[Extrait de page]

Formations gouvernementales fictives, spéculations, fuites de noms de futurs ministrables publiés sur les réseaux sociaux et autres sur des journaux électroniques. Mais en fait, rien n’est encore définitif et surtout l’élu du Dialogue national n’a pas encore été chargé officiellement du poste de Premier ministre par le président provisoire de la République.
Le travail qui attend Mehdi Jomaa est titanesque. Une situation socioéconomique dramatique, un contexte sécuritaire précaire et une rupture totale de confiance entre peuple, élite politique et pouvoir en place. Il ne s’agit plus de composer un gouvernement, c’est presque de magie dont nous avons besoin. Car nous voulons tout à la fois: «Nhibbouha sabbagha w jarraya w ma takolch El Ch3ir» (Soit une jument toujours en tête du peloton, rapide, zélée, prompte et ne se nourrissant pas d’orge). Waw ! Ce n’est pas donné!

[/Extrait de page]
[Jeu de données]

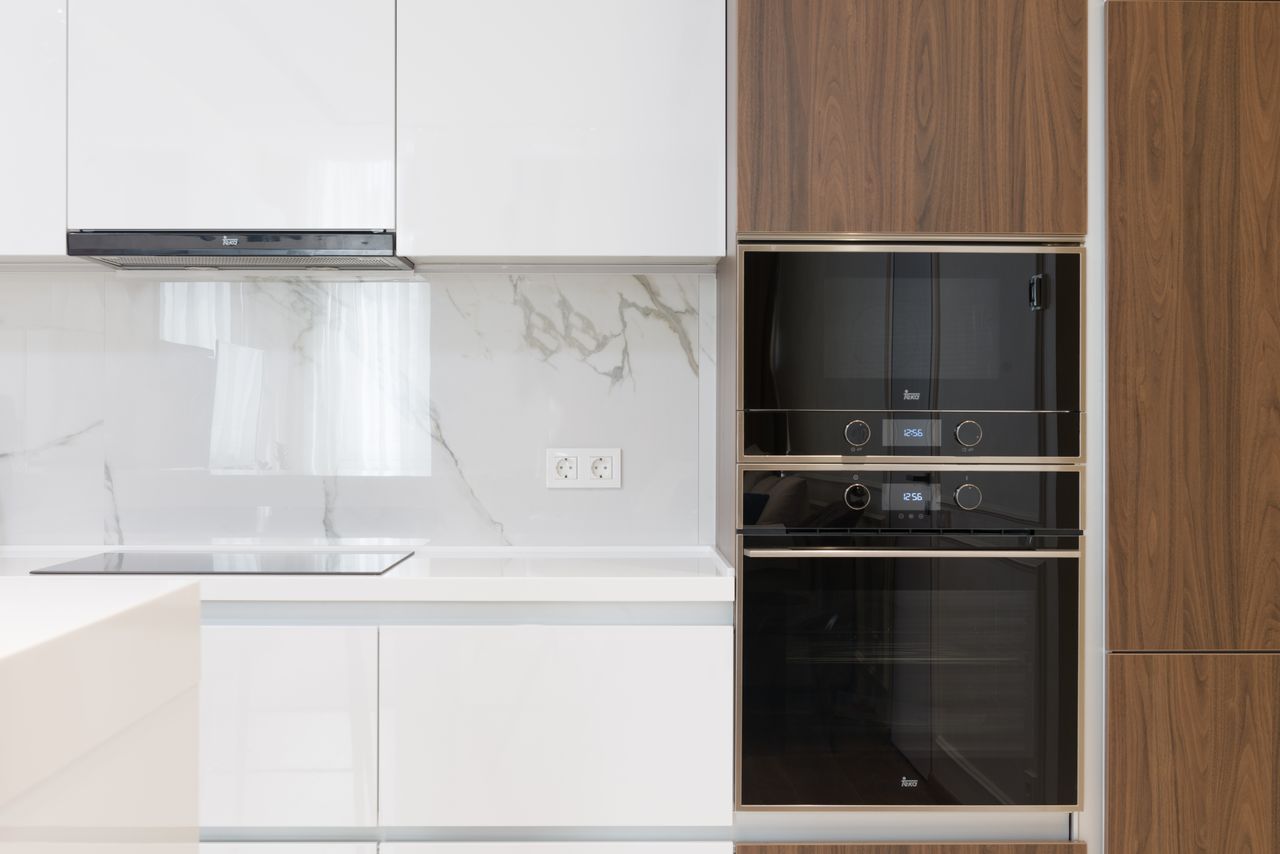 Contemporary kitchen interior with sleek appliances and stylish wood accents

[/Jeu de données]
[Jeu de données]

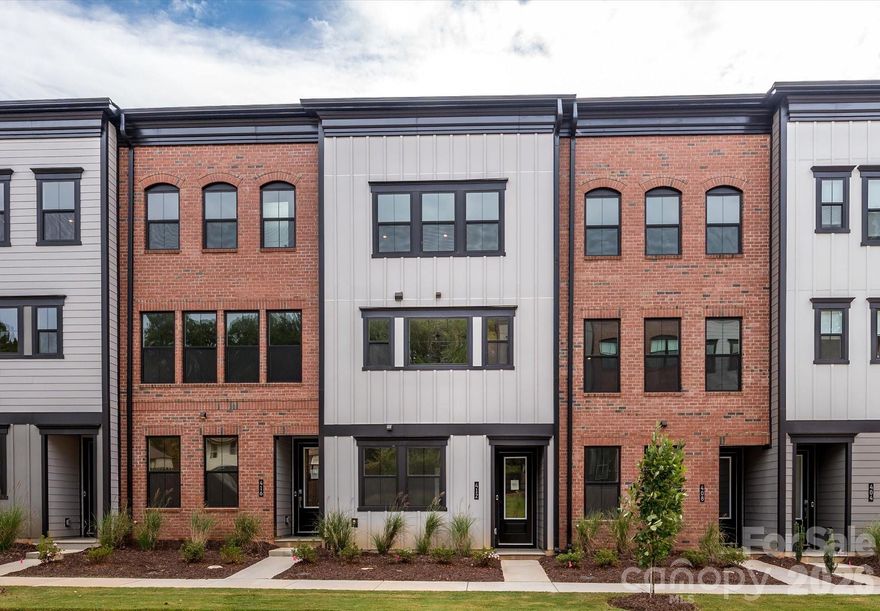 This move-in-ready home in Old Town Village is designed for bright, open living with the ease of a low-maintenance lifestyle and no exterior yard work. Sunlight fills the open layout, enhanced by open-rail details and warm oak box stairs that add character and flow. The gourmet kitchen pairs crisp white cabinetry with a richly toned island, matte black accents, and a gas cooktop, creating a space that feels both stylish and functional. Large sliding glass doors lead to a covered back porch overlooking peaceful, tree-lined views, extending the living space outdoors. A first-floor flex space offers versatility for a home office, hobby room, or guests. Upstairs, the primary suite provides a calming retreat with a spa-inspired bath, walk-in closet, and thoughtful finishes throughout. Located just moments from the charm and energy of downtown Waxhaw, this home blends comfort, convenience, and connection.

[/Jeu de données]

> Consigne: Rédigez la suite du texte sur la formation du gouvernement de Mehdi Jomaa, s'il vous plaît, en reprenant juste après sa dernière phrase.

> Réponse:
Les voix s’élèvent de toutes parts, celles qui veulent un changement radical du gouvernement. Soit faire le ménage en se débarrassant des ministres et des secrétaires d’Etat qui ont travaillé sous les ordres des anciens régimes. D’autres estimeraient que l’on devrait garder certains ministres, dont le ministre actuel de l’Intérieur, Lotfi Ben Jeddou, mais nombreux sont qui appellent à faire table rase de tous les staffs et hauts commis de l’Etat pour former de nouvelles équipes. D’où comptent-ils les apporter ou les importer? De la Lune ou de Mars?
Les CV pourtant commencent à pleuvoir de partout, les jeunes veulent être de la partie et gratuitement, car ils s’identifient déjà au nouveau PM. Mais quels seront les critères que le nouveau Premier ministre pourrait adopter pour composer son nouveau gouvernement? La compétence? Forcément. Car nous avons tous souffert de l’incompétence de nombre de ministres dans les gouvernements post 14 janvier.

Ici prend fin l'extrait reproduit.